• TASKS:
1) Translate this sentence from the entacapone abstract into Spanish: "However, ENT, vitamin C, and vitamin E were not able to directly scavenge H2O2, and did not show any chelating effect on Fe(II)."
2) From the entacapone abstract, output word for word the passage from "Entacapone is an" to "Stress-Induced Cell Death.".

• TEXT:

Entacapone is an Antioxidant More Potent than Vitamin C and Vitamin E for Scavenging of Hypochlorous Acid and Peroxynitrite, and the Inhibition of Oxidative Stress-Induced Cell Death.

ABSTRACT

BACKGROUND Entacapone (ENT), a clinical drug for the treatment of Parkinson's disease, has been shown to have antioxidant effects, but little is known about its antioxidant mechanisms. The objective of the current study was to determine the antioxidant activity of ENT against different species of oxidants and compared it with that of vitamin C and vitamin E. We also determined the effect of ENT on oxidative stress-induced cell death in human umbilical vein endothelial cells (HUVECs). MATERIAL AND METHODS The total antioxidant activities of ENT, vitamin C and vitamin E were determined with a standard DPPH-scavenging assay. Specific assays to determine ENT's scavenging activity on hypochlorous acid (HOCl), peroxynitrite (ONOO-), and hydrogen peroxide (H2O2), and the chelating effect on Fe(II) were used. H2O2-induced cell death in HUVECs was determined with the MTT assay. RESULTS ENT (10 and 20 µM) scavenged 60% and 83% of DPPH activity, respectively. These percentages were greater than those resulting from using the same concentrations of vitamin C and vitamin E. ENT's HOCl-scavenging activity was concentration-dependent and 8 to 20 times stronger than those of vitamin C and vitamin E. ENT's ONOO--scavenging activity was 8% to 30% stronger than that of vitamin C. However, ENT, vitamin C, and vitamin E were not able to directly scavenge H2O2, and did not show any chelating effect on Fe(II). Importantly ENT, but not vitamin C or vitamin E, inhibited H2O2-induced cell death in HUVECs. CONCLUSIONS ENT is an antioxidant that can scavenge toxic HOCl and ONOO- species and inhibit oxidative stress-induced cell death more effectively than vitamin C and vitamin E. ENT may have new clinical applications as an antioxidant in the treatment of ROS-induced diseases including cardiovascular disease, cancer, and neurodegenerative diseases.

• MATERIAL SHOWN:

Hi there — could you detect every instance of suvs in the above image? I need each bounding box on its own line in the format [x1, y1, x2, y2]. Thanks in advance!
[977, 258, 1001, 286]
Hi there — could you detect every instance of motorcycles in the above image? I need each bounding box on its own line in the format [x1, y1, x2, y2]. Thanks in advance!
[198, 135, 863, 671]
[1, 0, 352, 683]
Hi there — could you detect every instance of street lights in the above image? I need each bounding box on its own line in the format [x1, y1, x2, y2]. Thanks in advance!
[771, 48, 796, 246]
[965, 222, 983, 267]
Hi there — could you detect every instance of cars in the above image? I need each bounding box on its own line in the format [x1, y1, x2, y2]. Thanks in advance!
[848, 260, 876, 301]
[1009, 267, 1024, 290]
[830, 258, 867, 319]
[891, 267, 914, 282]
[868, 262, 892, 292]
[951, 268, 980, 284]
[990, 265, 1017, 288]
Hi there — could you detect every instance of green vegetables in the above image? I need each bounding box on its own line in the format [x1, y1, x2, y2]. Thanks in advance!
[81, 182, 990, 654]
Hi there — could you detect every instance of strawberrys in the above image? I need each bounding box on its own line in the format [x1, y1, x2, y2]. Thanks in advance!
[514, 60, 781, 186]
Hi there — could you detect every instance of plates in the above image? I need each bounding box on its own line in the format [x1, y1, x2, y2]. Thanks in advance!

• RESPONSE LIST:
1) Sin embargo, la ENT, la vitamina C y la vitamina E no fueron capaces de eliminar directamente el H2O2 y no mostraron ningún efecto quelante sobre el Fe(II).

2)
Entacapone is an Antioxidant More Potent than Vitamin C and Vitamin E for Scavenging of Hypochlorous Acid and Peroxynitrite, and the Inhibition of Oxidative Stress-Induced Cell Death.